[Dataset records]
-----
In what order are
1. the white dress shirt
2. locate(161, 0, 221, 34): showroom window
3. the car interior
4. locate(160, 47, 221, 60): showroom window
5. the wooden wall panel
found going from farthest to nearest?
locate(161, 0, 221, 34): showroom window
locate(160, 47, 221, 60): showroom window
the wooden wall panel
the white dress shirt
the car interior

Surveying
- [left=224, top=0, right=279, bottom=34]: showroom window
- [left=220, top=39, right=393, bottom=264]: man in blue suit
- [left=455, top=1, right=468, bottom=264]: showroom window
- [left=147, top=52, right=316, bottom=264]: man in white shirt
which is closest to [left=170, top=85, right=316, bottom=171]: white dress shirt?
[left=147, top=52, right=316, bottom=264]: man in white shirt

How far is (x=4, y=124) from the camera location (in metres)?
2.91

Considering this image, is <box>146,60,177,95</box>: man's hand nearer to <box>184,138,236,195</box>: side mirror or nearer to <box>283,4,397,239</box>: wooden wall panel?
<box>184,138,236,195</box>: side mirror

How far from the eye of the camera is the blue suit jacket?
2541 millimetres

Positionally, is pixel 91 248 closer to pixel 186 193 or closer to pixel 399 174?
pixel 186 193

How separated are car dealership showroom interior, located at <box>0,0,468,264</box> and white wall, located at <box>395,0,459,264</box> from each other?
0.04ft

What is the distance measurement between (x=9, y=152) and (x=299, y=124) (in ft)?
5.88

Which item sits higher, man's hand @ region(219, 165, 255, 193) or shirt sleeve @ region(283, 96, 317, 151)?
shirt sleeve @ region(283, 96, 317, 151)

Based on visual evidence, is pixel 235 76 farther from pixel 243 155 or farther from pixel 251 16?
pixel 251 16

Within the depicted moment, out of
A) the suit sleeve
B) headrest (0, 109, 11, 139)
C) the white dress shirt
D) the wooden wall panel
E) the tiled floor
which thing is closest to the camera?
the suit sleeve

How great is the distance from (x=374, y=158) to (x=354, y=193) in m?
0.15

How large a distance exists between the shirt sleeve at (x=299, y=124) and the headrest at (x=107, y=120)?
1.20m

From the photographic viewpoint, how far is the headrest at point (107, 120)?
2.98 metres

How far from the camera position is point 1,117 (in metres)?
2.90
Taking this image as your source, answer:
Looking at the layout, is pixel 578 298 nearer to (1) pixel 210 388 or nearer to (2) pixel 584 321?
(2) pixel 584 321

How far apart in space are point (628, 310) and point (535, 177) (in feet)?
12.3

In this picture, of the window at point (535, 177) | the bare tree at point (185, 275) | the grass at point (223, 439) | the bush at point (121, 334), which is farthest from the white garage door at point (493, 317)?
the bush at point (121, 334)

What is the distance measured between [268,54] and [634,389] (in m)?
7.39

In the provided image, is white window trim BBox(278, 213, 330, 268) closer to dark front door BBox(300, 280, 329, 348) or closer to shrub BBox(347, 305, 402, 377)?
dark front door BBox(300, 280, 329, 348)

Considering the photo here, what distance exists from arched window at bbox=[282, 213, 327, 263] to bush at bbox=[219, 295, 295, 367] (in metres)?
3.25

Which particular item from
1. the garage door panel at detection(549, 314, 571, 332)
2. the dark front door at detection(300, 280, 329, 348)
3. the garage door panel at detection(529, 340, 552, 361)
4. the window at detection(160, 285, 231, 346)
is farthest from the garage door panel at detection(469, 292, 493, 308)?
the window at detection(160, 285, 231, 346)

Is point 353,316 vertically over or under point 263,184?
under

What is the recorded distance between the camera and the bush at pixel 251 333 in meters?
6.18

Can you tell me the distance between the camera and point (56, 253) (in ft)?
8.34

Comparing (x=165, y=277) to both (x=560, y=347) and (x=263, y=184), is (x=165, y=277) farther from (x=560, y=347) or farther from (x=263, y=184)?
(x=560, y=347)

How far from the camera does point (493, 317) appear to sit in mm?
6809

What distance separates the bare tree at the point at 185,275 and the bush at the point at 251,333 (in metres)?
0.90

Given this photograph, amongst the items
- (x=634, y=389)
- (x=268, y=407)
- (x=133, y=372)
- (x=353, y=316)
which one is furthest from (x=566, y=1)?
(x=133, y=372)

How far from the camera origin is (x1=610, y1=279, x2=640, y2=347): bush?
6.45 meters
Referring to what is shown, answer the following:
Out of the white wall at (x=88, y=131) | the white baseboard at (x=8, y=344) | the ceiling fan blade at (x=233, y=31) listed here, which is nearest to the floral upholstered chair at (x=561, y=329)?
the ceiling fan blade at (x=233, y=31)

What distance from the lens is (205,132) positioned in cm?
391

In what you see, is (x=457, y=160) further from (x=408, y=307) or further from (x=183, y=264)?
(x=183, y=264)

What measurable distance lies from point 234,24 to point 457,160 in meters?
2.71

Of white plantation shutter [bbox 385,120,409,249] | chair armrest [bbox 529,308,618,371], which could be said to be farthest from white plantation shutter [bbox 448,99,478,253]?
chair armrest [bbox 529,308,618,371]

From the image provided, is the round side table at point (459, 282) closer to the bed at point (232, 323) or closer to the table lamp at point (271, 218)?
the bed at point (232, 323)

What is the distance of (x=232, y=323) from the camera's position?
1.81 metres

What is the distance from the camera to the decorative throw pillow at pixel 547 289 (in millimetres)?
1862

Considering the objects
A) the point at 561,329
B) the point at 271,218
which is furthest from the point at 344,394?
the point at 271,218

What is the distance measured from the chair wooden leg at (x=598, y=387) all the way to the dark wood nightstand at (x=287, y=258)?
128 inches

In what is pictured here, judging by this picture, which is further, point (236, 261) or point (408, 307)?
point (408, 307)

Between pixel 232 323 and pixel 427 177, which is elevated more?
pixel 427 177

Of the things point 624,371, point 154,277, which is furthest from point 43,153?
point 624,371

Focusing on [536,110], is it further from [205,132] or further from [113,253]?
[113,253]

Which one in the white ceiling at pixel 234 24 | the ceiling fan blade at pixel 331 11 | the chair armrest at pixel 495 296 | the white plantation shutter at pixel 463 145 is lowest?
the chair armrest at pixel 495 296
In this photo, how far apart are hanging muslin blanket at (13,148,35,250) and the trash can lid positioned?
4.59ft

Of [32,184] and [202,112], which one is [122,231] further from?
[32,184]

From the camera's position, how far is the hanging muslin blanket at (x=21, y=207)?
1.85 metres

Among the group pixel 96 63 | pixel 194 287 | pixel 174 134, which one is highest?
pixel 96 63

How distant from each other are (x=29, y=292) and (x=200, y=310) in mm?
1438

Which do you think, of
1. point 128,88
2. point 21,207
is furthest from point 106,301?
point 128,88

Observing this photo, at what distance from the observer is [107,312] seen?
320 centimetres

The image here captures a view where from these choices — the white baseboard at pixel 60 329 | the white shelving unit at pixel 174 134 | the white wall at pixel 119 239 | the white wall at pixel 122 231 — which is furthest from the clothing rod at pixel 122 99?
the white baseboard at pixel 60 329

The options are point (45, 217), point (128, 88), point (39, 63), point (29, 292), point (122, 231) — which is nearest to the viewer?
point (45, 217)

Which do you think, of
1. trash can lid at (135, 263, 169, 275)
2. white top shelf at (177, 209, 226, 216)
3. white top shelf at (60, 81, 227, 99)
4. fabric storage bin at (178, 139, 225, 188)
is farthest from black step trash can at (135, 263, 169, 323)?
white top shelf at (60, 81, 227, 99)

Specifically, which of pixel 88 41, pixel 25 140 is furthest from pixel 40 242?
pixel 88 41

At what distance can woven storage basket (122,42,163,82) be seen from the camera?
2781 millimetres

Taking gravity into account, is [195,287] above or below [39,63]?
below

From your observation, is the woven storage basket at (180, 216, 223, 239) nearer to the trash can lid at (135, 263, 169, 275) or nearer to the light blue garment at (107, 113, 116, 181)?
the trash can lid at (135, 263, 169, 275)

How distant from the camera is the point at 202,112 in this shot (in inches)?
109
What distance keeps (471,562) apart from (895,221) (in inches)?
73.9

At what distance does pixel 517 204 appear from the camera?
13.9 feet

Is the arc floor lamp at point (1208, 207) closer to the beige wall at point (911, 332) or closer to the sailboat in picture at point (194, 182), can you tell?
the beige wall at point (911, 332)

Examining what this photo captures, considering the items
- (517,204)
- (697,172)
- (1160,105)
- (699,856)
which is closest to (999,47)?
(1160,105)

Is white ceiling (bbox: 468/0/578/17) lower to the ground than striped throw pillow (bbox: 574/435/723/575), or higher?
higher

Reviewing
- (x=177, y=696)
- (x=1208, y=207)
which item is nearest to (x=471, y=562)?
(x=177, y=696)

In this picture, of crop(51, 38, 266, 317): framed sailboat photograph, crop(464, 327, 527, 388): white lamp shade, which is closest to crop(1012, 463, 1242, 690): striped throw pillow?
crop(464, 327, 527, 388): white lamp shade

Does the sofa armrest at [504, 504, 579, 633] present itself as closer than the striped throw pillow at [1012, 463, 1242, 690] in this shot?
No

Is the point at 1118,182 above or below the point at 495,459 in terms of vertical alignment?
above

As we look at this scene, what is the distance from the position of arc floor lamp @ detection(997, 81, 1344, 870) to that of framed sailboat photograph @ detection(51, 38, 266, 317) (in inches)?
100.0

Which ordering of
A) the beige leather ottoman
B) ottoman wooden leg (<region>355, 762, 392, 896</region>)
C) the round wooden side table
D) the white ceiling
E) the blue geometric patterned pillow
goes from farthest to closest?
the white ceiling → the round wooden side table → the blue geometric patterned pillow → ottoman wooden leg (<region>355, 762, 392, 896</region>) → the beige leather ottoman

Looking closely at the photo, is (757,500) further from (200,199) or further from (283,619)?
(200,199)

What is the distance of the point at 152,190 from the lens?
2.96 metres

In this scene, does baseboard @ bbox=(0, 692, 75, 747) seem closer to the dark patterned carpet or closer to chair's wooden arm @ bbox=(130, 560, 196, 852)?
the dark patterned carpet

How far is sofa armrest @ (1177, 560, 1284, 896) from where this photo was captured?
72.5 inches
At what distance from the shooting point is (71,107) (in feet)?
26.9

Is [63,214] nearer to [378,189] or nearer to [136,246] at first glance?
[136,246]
-----
■ **Given exercise**
Give back, unchanged, every line from the one with "Which ordering of" to the end of the entries above.

■ **Task answer**
Which ordering of
A) the beige leather ottoman
B) ottoman wooden leg (<region>355, 762, 392, 896</region>)
C) the round wooden side table
D) the white ceiling
E) the blue geometric patterned pillow
goes from farthest to closest?
the white ceiling → the round wooden side table → the blue geometric patterned pillow → ottoman wooden leg (<region>355, 762, 392, 896</region>) → the beige leather ottoman

Looking closely at the photo, is (757,500) further from (200,199) or further from (283,619)?
(200,199)

What is the distance of the point at 152,190 from the lens?
2.96 metres

In this scene, does baseboard @ bbox=(0, 692, 75, 747) seem closer to the dark patterned carpet or closer to chair's wooden arm @ bbox=(130, 560, 196, 852)?
the dark patterned carpet

How far is sofa armrest @ (1177, 560, 1284, 896) from where this photo was captured?
72.5 inches
At what distance from the shooting point is (71,107) (in feet)?
26.9

Is [63,214] nearer to [378,189] or nearer to [136,246] at first glance?
[136,246]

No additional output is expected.